5.5. The Licensor shall ensure that the Content API and other related integrations as may be required by the Licensee for the purpose of this Agreement, are implemented in a smooth manner, without any disruption, interruption and interference to/with the Licensed Platform, save and except for technical disruption which is not in anyway attributable to the Licensor, its employees, agents and consultant.

5.6. The Licensee shall be entitled to undertake all tests required to assess and examine the functionality and operation and the integrations undertaken by the Licensor pursuant to this Agreement (“Acceptance Testing”). If during the course of the Acceptance Testing or at anytime thereafter during the License Period, the Licensee identifies or discovers any errors or defects or other functionality issues in the Content API provided by the Licensor (“Errors”), then the Licensor shall rectify the same within a maximum period of 3 (three) working days from the time the Error is reported by the Licensee to the Licensor in writing (emails allowed) and skype/wechat of any authorized representatives of the Licensor.

5.7. Further, the Licensor shall ensure that any changes or modifications to the Content API undertaken by the Licensor shall be implemented without any hindrance in the functioning of the Licensed Platform (save and except for technical disruptions which are not in anyway attributable to or are not in control of the Licensor, its employees, agents and consultants) and transmission of the Programs on the Licensed Platform, and without any changes to the user interface and user experience on the Licensed Platform. In the event of any interruptions in the audio/audio video signals of the Balaji Platform on the Licensed Platform, the Licensor will rectify the same as soon as possible and no later than 24 (twenty four) hours from the time such interruptions occur.

5.8. The Programs shall be hosted on the Licensor’s server(s) and will be delivered using Licensor’s delivery network. The Licensee shall cache the meta data on Licensee’s server to avoid frequent calls to Licensor’s servers.

5.9. The Licensor shall be responsible for providing, procuring, maintaining and supporting all the hardware and all third party software licenses related to the Content API of the Balaji Platform required throughout the Term, to operate the Balaji Platform and the Content API and to grant the license hereunder, and to deliver and exhibit the Programs through the Licensed Platform, without any interruptions or disruptions (save and except for technical disruptions which are not attributable to or not in control of the Licensor, its agents and consultants). It is hereby agreed by the Parties that the transmission of the Programs on the Licensed Platform shall be simultaneous with that of the Balaji Platform. All business, administrative and other expenses in relation to delivery of the Programs on the Licensed Platform, by the Licensor shall be incurred solely by the Licensor.

→ Records for processing:
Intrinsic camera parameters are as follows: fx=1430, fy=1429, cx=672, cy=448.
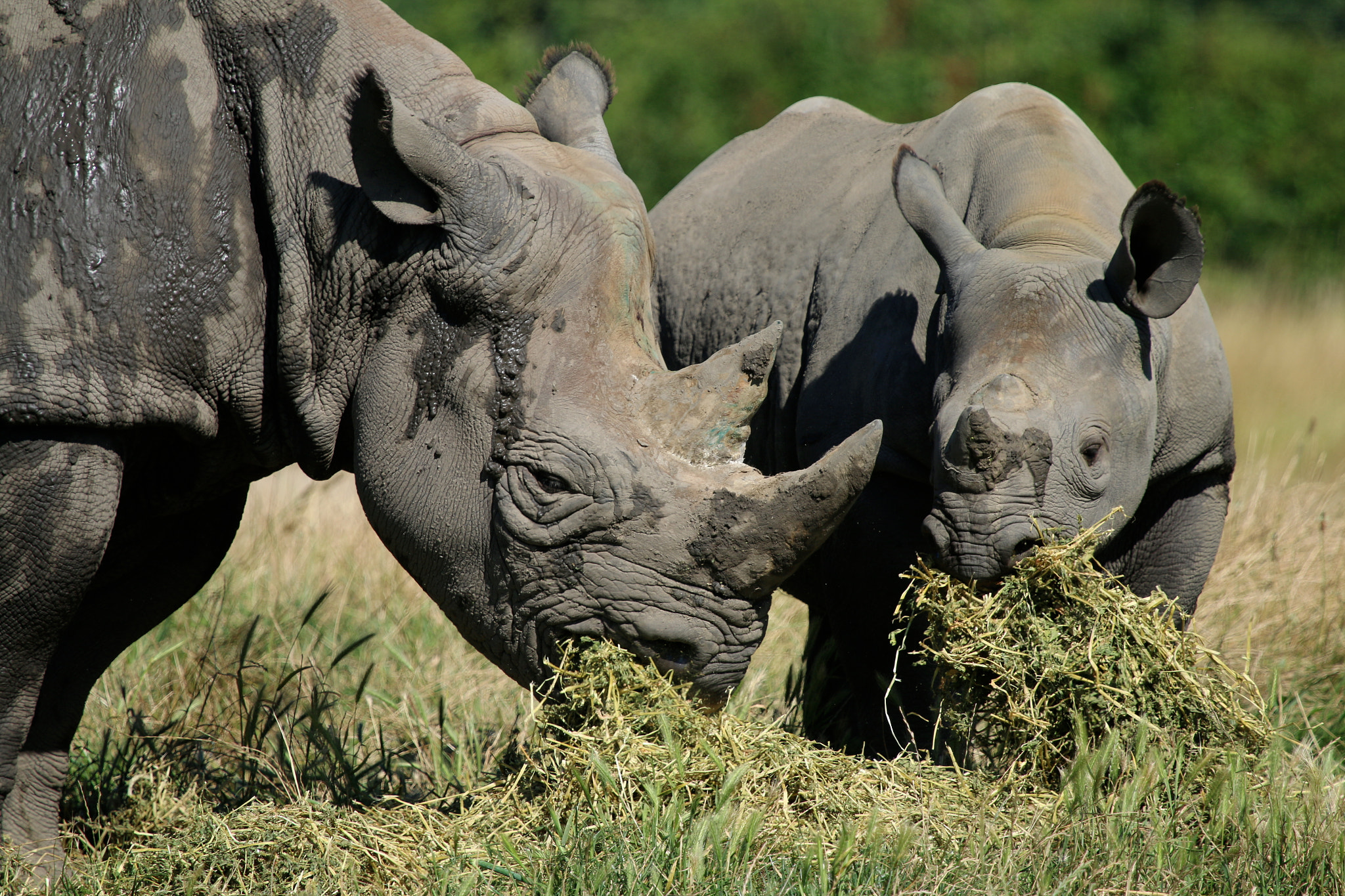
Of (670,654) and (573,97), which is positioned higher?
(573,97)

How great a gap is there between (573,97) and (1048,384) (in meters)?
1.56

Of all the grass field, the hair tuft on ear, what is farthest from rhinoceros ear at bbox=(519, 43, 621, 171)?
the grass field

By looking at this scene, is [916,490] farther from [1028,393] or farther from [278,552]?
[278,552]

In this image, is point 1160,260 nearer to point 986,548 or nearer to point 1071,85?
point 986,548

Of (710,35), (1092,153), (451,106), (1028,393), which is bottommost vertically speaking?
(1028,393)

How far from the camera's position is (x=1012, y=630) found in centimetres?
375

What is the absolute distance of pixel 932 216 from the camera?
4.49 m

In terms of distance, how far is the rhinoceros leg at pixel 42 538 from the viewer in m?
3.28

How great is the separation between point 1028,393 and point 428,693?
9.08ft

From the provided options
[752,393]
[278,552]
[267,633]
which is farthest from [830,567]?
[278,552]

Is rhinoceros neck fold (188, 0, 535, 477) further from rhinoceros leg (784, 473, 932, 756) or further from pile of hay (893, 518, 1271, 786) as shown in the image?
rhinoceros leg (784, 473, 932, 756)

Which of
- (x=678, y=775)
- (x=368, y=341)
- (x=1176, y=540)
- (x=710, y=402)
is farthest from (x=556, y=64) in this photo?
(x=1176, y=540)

→ Work to complete:
1 > Please transcribe the license agreement clauses, starting at the words "5.7. Further, the" and ending after "such interruptions occur.".
2 > Rewrite all the records with "camera" replaced by "sensor" and everything else unchanged. Leave the pictures out of your answer.

→ Exercise solutions:
1 >
5.7. Further, the Licensor shall ensure that any changes or modifications to the Content API undertaken by the Licensor shall be implemented without any hindrance in the functioning of the Licensed Platform (save and except for technical disruptions which are not in anyway attributable to or are not in control of the Licensor, its employees, agents and consultants) and transmission of the Programs on the Licensed Platform, and without any changes to the user interface and user experience on the Licensed Platform. In the event of any interruptions in the audio/audio video signals of the Balaji Platform on the Licensed Platform, the Licensor will rectify the same as soon as possible and no later than 24 (twenty four) hours from the time such interruptions occur.

2 >
Intrinsic sensor parameters are as follows: fx=1430, fy=1429, cx=672, cy=448.
Of (670,654) and (573,97), which is positioned higher?
(573,97)

How great a gap is there between (573,97) and (1048,384) (in meters)?
1.56

Of all the grass field, the hair tuft on ear, what is farthest from rhinoceros ear at bbox=(519, 43, 621, 171)?
the grass field

By looking at this scene, is [916,490] farther from [1028,393] or farther from [278,552]?
[278,552]

In this image, is point 1160,260 nearer to point 986,548 or nearer to point 1071,85?
point 986,548

Of (710,35), (1092,153), (451,106), (1028,393), which is bottommost vertically speaking?
(1028,393)

How far from the sensor's position is (x=1012, y=630) found in centimetres?
375

What is the absolute distance of pixel 932 216 from the sensor?
4.49 m

In terms of distance, how far is the rhinoceros leg at pixel 42 538 from the viewer in m?
3.28

How great is the separation between point 1028,393 and point 428,693?
9.08ft

From the provided options
[752,393]
[278,552]
[267,633]
which is farthest from [830,567]?
[278,552]

Is rhinoceros neck fold (188, 0, 535, 477) further from rhinoceros leg (784, 473, 932, 756) or further from pile of hay (893, 518, 1271, 786) as shown in the image?
rhinoceros leg (784, 473, 932, 756)

Which of
- (x=678, y=775)
- (x=368, y=341)
- (x=1176, y=540)
- (x=710, y=402)
is farthest from (x=556, y=64) in this photo?
(x=1176, y=540)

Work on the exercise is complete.